"You don't think that I can live on you in this cool way much longer? You are vexed with me! Do not be vexed—do not think that I value what you have done for me according to a wretched standard of money. If I pay everything, instead of you, I shall be far more grateful, and more truly in your debt."

"But think of my feelings, too!" she said. "I have had my own way so far, because you could not help it. If you are going to be unkind and tyrannical as soon as you get well, I shall find it in my heart to be almost sorry. Do not let money considerations come in! You promised that you would not say anything of the kind before the end of the month."

"I promised something; but I don't think I am breaking my promise in spirit. Look here; I have not been in retreat for six months without a certain benefit in the way of economy. Here's a cheque for a hundred pounds. I want you to get it cashed, and to use it."

"I have plenty of money," Lettice said, patting impatiently with her foot on the floor. "I cannot take this; and until the month is out I will not talk about any kind of business whatsoever. There, sir!"

Alan did not want to annoy her, and let the subject drop for the time.

"You shall have your way in all things, except that one," he said; "but I will not mention it again until you give me leave."

The truth is that Lettice did not know what was to happen at the end of the month, or whenever her tenancy of Bute Lodge might be concluded. How was she to leave Alan, or to turn him out of doors, when the object of her receiving him should have been accomplished? Was it already fully accomplished? He had been saved from despair, and from the danger of a physical relapse; was he now independent of anything she could do for him? It gave her a pang to think of that possibility, but she would have to think of it and to act upon it very soon. She could not put off the evil day much beyond the end of November; before Christmas they must come to an understanding—nay, she must come to an understanding with her own heart; for did not everything depend on her firmness and resolution?

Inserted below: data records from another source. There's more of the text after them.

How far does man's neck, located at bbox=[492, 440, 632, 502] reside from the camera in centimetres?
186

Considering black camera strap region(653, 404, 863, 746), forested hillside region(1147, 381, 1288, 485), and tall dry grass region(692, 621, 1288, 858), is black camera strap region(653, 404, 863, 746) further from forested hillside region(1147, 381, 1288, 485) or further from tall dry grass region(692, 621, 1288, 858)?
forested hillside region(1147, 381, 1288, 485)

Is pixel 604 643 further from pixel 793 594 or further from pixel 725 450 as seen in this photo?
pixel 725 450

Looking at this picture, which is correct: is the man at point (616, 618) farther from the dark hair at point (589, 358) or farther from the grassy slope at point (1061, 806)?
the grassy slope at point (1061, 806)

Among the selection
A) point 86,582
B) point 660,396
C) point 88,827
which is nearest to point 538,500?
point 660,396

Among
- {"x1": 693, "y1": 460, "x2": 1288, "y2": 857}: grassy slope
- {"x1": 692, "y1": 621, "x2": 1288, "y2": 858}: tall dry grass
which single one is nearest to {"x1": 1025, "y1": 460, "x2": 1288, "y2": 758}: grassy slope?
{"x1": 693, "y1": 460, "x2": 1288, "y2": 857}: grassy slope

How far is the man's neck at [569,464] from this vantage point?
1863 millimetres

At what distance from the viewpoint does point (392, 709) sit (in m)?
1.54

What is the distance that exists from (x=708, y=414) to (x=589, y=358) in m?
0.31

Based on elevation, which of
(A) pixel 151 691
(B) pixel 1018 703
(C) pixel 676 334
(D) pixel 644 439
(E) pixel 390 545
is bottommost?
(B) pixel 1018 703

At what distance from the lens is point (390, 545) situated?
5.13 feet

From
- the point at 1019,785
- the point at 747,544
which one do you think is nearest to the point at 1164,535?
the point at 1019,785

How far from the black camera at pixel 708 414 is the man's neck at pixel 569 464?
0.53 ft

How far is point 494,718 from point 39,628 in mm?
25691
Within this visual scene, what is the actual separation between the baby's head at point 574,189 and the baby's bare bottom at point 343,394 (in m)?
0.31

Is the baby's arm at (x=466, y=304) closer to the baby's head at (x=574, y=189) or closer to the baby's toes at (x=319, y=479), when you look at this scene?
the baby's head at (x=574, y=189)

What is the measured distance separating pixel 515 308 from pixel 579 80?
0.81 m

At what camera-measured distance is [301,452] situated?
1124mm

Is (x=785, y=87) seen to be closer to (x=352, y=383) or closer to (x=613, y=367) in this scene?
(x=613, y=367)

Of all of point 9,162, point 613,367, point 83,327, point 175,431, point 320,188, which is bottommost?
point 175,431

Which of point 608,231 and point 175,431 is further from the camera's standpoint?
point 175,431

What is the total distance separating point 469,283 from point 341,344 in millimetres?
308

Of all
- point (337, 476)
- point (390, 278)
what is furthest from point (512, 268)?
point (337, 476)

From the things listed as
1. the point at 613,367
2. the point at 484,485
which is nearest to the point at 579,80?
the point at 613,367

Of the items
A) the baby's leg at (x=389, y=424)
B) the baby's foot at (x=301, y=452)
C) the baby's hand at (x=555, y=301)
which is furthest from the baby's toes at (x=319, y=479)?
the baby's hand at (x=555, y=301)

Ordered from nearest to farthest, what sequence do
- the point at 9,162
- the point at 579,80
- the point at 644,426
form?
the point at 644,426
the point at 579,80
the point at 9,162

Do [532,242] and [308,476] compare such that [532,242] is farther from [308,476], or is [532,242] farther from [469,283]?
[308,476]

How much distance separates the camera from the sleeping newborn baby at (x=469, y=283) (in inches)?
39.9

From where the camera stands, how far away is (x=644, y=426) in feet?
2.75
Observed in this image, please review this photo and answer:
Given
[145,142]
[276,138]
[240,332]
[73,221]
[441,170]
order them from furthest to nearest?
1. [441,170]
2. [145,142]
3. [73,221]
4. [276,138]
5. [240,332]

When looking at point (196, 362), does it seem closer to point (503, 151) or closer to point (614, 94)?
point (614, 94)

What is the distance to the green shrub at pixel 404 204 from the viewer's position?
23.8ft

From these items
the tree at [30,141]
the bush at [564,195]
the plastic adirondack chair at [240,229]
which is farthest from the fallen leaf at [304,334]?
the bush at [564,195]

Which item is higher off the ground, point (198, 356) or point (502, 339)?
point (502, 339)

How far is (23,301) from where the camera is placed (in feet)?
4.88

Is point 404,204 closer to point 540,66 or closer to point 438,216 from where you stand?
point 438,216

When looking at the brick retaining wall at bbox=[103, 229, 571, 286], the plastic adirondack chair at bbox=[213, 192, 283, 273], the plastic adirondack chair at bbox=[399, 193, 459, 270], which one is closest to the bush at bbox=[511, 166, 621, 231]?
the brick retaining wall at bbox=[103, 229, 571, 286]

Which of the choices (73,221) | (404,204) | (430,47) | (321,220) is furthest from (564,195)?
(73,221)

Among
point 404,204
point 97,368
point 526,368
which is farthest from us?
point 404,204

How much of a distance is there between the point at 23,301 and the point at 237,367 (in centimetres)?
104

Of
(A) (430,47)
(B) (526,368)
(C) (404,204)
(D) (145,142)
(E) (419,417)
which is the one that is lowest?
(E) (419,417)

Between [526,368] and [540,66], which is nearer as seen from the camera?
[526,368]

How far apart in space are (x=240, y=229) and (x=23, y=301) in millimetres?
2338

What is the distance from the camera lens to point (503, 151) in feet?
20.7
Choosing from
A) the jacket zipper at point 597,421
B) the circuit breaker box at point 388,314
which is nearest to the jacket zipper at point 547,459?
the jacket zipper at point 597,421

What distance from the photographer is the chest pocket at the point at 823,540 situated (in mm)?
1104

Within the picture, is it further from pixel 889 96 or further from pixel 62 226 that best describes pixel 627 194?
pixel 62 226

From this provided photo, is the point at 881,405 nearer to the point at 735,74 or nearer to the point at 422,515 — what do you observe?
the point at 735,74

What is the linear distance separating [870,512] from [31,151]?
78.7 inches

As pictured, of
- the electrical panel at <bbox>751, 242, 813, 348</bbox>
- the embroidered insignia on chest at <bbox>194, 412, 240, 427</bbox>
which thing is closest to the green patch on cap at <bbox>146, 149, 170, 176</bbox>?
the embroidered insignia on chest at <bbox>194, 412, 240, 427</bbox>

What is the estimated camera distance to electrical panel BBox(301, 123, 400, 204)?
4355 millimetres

Not everything! Though she did not know it, Alan was thinking for her just what she could not think for herself. He could not fail to see that Lettice had staked her reputation to do as she had done for him. As his perception grew more keen, he saw with increasing clearness. A man just recovering from serious illness will accept sacrifices from his friends with little or no demur, which in full health he would not willingly permit. Alan could not have saved Lettice from the consequences of her own act, even if he had realized its significance from the first—which he did not. But now he knew that she was giving more as a woman than he, as a man, had ever thought of taking from her; and he also, with a somewhat heavy heart, perceived that a change in their relations to one another was drawing near.

Lettice was sitting in her little study one morning, turning over in her mind the question which so deeply agitated her, and trying to think that she was prepared for the only solution which appeared to be possible or acceptable. Alan and she were to go their separate ways: that was, she told herself, the one thing fixed and unalterable. They might meet again as friends, and give each other help and sympathy; but it was their irrevocable doom that they should live apart and alone. That which her heart had sanctioned hitherto, it would sanction no longer; the cause and the justification were gone, and so were the courage and the confidence.

Lettice had appropriated to her own use as a study a little room on the ground floor, opening upon the garden. In warm weather it was a particularly charming place, for the long windows then always stood open, and pleasant scents and sounds from the flower-beds and leafy trees stole in to cheer her solitude. In winter, it was a little more difficult to keep the rooms warm and cosy; but Lettice was one of the women who have the knack of making any place where they abide look home-like and inviting, and in this case her skill had not been spent in vain, even upon a room for the furniture of which she was not altogether responsible. Heavy tapestry curtains excluded the draught; a soft rug lay before the old-fashioned high brass fender, and a bright fire burned in the grate. Lettice's writing-table and library chair half filled the room; but there was also a small table heaped high with books and papers, a large padded leather easy-chair, and a bookcase. The walls were distempered in a soft reddish hue, and such part of the floor as was not covered with a bordered tapestry carpet of divers tints had been stained dark brown. One of Lettice's favorite possessions, a large autotype of the Sistine Madonna, hung on the wall fronting her writing-table, so that she could see it in the pauses of her work.